#0 プロローグ


ある春の、ピチ撮。

その日、参加した10人のピチモたちは、この控え室にて、思い思いに、くつろいでいる。

萌歌「ねぇ、アカラワ。なんかゲーム考えてよ。このテーブルで、みんなでできるやつ」

ふいに萌歌が、屈託ない目で、甘えるように、隣に座る、ちかにねだった。

ちか「へっ!?」

ちか、それまで読んでいた本から目を上げると、栞をはさんで閉じ、大切そうにテーブルに置く。

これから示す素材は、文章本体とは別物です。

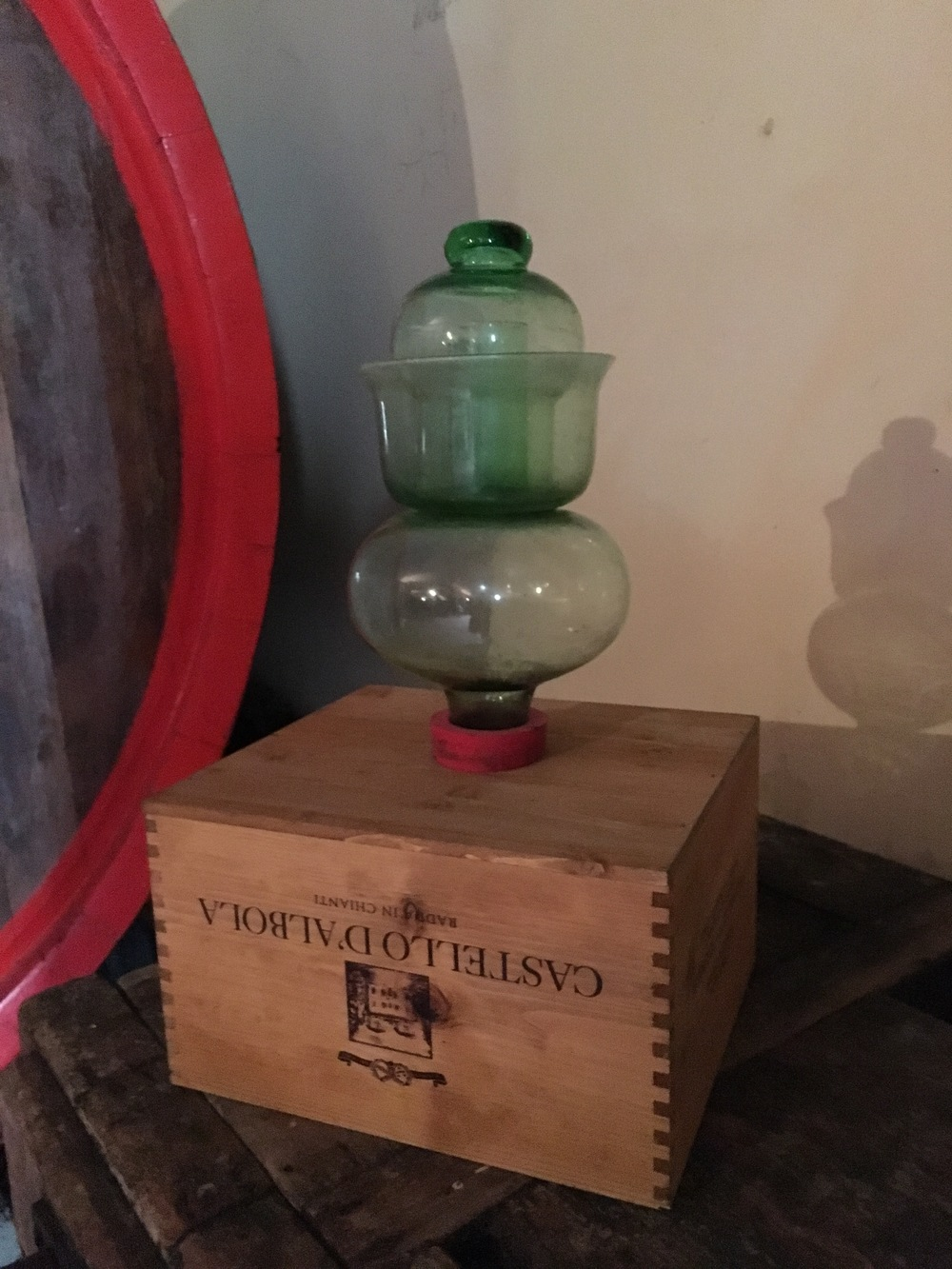 These glass bulbs are on the tops of all the barrels to indicate if the barrel is full. It allows for more wine to be aded as needed, without allowing much air in which would oxidize the wine, negatively impacting color and flavor. Invented by Leonardo DaVinci!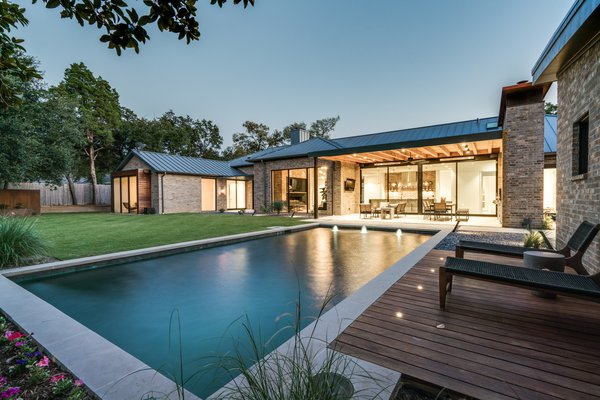 Exterior twilight photo of back patio and pool area Photo 2 of Industrial Modern Home built by husband and wife team modern home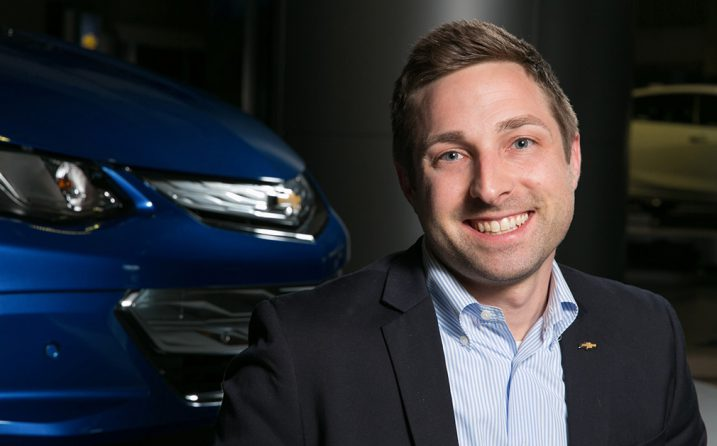 Cottrell MBA graduate Brad Wolf poses next to a Chevrolet vehicle
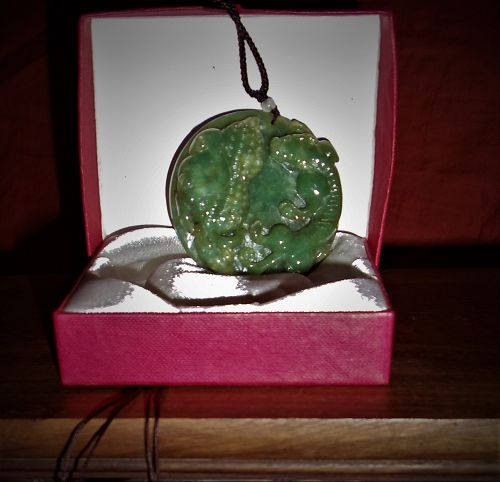 An Exquisite Qing Dynasty Green Jade Pedant with Auspicious Reliefs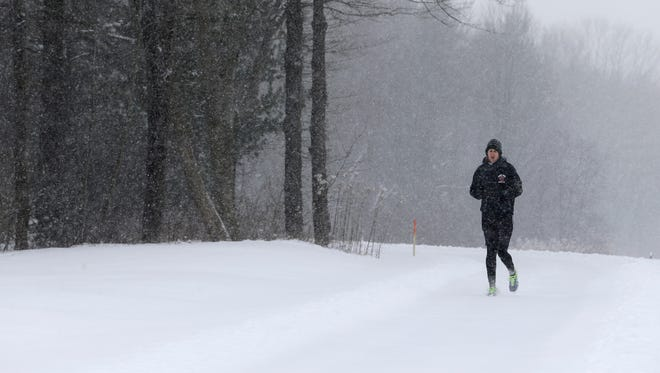 A woman jogs on a trail at the South Chagrin Reservation, Tuesday, Jan. 19, 2016, in Solon, Ohio,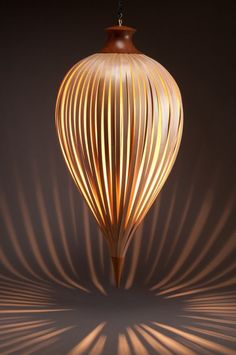 Plumb Pendant Light by Peter Pierobon: Made of yellow cedar slats lit with a low voltage halogen light.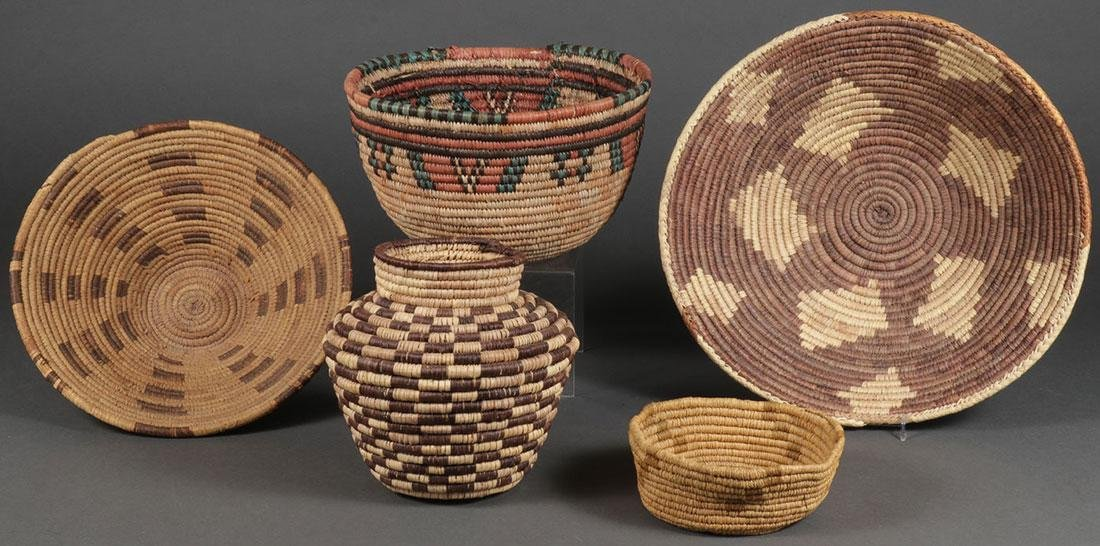 A GROUP OF FIVE WOVEN BASKETS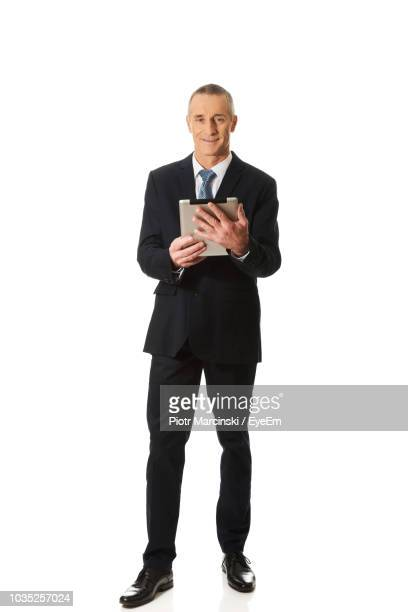 portrait of smiling businessman holding digital table while standing against white background - full suit stock pictures, royalty-free photos & images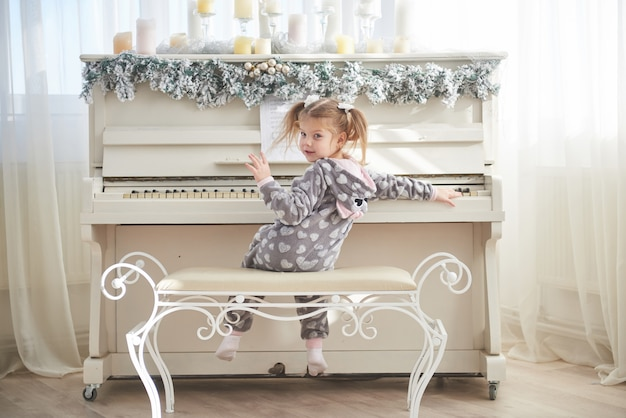 Happy little girl play the piano on christmas day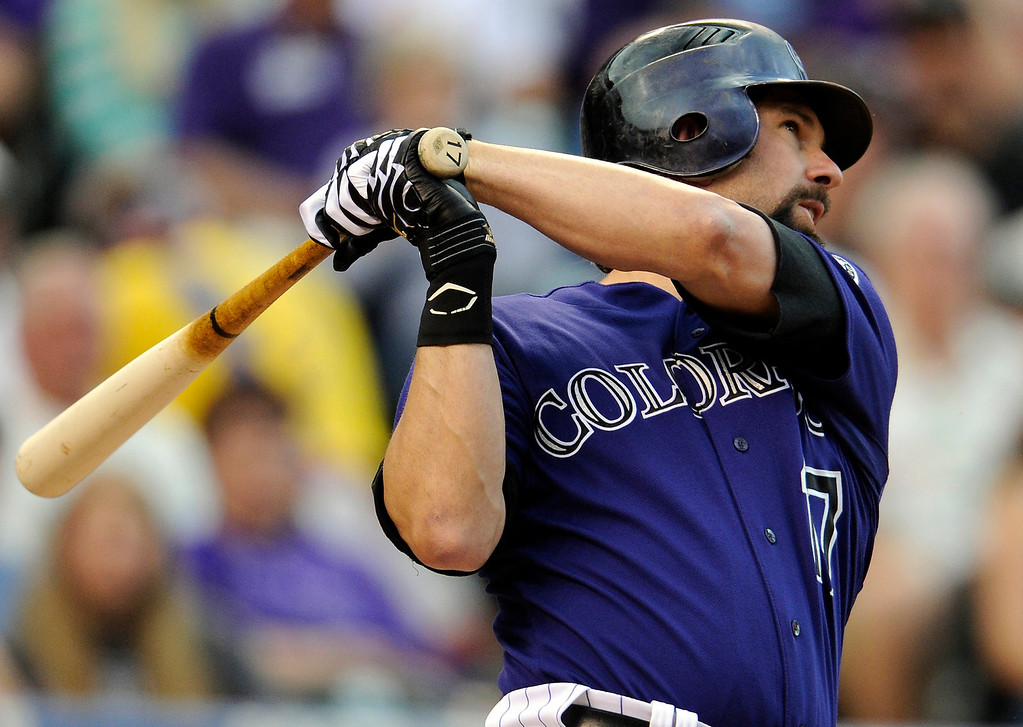 . Colorado Rockies first baseman Todd Helton (17) watches the ball after making contact against the San Diego Padres during their game at Coors Field on Monday, June 13, 2011. AAron Ontiveroz, The Denver Post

モカ「だから、ゲームよゲーム。みんな退屈してるもん」

早朝から始まったピチ撮も、今はお昼休み。

すでに、お弁当を食べ終わったピチモたちは、午後の撮影までの間、小説に没頭するちか以外、暇をもてあましていたのだ。

ちか「あ、そういうことか」

言うやいなや、ちかは、目を閉じると、両手で頭を抱えるようにして、なにやら唸なりつつ、考え込み始めた。

ちか 「うーーー」

年間300冊を超える読書量を誇る、ちかの、その雑学力はハンパない。

持ち前の頭脳とヲタ知識を総動員し、その場で瞬時に新しいゲームを作ったり、よく知られられたゲームのルールを臨機応変に作り変えて、より面白くしたりと、とにかくみんなを楽しませるのが得意なのだ。

すると、ここで萌歌。

隣で必死で考え込む、ちかの返事を聞く前に、パンパンと手を鳴らして。

モカ「はーい、みんな集合~! いまから、ちかちゃんが、ゲームやりま~す!」

午後の撮影開始まで、まだ時間は、じゅうぶんある。

遥「え~!? なーにー?」

涼「なにが始まるの?」

そんなこともあり、部屋にいあわせたピチモたちは、興味津々、モカたちのテーブルに、ぞろぞろ集まってきた。